Sometimes it may seem like your cat is starting to get aggressive by pawing and biting while you play. They’re actually just trying to show affection. Unless they’re fighting or hunting, a cat’s bite and scratches shouldn’t break the skin. If your cat does end up biting you too hard, you should stop engaging in any behaviour that may be upsetting them and leave them to calm down.
Anxious cat behaviour
Cats rarely show the same signs of anxiety and owners often attribute their cat’s change in behaviour to something else. If your cat tends to hide on a regular basis, it can be easy to not notice that their anxiety levels have increased. Some signs of anxiety may include: a loss of appetite, excessive grooming, sleeping more, reduced interaction with family members, hiding and aggression.
An anxious cat may sit in a tense and crouched position, with their tail tucked in. If your cat is trying to get your attention with excessive meowing and you’re not sure what they want, they may be trying to tell you that they’re anxious or afraid. Distressed cats will often stop using their litter box and may toilet elsewhere in the house to try and get your attention.
When cats are feeling stressed or unwell, they may suffer from a lack of appetite. When your cat stops eating, it’s important to identify and eliminate the cause of their stress as soon as possible to get their feeding routine back on track. To try convince your cat to eat, heat up their favourite cat food to enhance the smell and make sure their dishes or bowls are clean.
Hostile cat behaviour
There are many reasons why cats may show aggressive behaviour, including anxiety, anger, hunting, defending territory or playfulness. Some of the warning signs that indicate a cat is hostile include: a twitching tail, flattened ears, restlessness, quick reactions to movement and dilated pupils.

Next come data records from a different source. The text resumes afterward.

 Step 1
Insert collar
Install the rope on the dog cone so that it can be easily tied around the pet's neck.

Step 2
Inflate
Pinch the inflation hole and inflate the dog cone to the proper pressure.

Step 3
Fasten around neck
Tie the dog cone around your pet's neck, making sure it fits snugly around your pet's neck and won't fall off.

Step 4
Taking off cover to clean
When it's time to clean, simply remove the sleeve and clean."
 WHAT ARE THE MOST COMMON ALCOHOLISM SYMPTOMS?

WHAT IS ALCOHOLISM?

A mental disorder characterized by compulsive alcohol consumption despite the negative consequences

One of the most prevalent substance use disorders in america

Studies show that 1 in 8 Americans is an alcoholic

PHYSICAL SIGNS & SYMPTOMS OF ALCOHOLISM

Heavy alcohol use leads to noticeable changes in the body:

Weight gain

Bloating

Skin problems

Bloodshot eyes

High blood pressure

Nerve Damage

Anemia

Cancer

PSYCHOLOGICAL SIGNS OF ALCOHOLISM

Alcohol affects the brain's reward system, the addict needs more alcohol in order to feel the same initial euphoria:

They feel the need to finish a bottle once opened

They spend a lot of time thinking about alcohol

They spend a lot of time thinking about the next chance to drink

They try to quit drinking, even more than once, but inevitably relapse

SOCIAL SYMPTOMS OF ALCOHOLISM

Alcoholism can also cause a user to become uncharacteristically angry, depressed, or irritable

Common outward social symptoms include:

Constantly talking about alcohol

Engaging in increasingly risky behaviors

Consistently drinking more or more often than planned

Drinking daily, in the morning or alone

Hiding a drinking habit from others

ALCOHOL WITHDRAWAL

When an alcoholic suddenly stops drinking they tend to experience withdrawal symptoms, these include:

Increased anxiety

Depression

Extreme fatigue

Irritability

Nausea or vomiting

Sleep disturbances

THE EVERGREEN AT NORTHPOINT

If your cat is tensely lying down with a flattened body and ears, they’re telling you that they’re not happy and that they want you to stay away. When a cat is angry, they will stand up tall with an arched back and raised hair, and may hiss at you when you try to approach them. Some cats may exhibit these signs if they feel cornered or provoked.
Threats and aggression can be either offensive or defensive. An offensively aggressive cat may try to make themselves look bigger and more intimidating, whereas a defensively aggressive cat will adopt a hunched or curled posture to make themselves look smaller. Regardless, it’s best not to touch or attempt to reassure a hostile cat.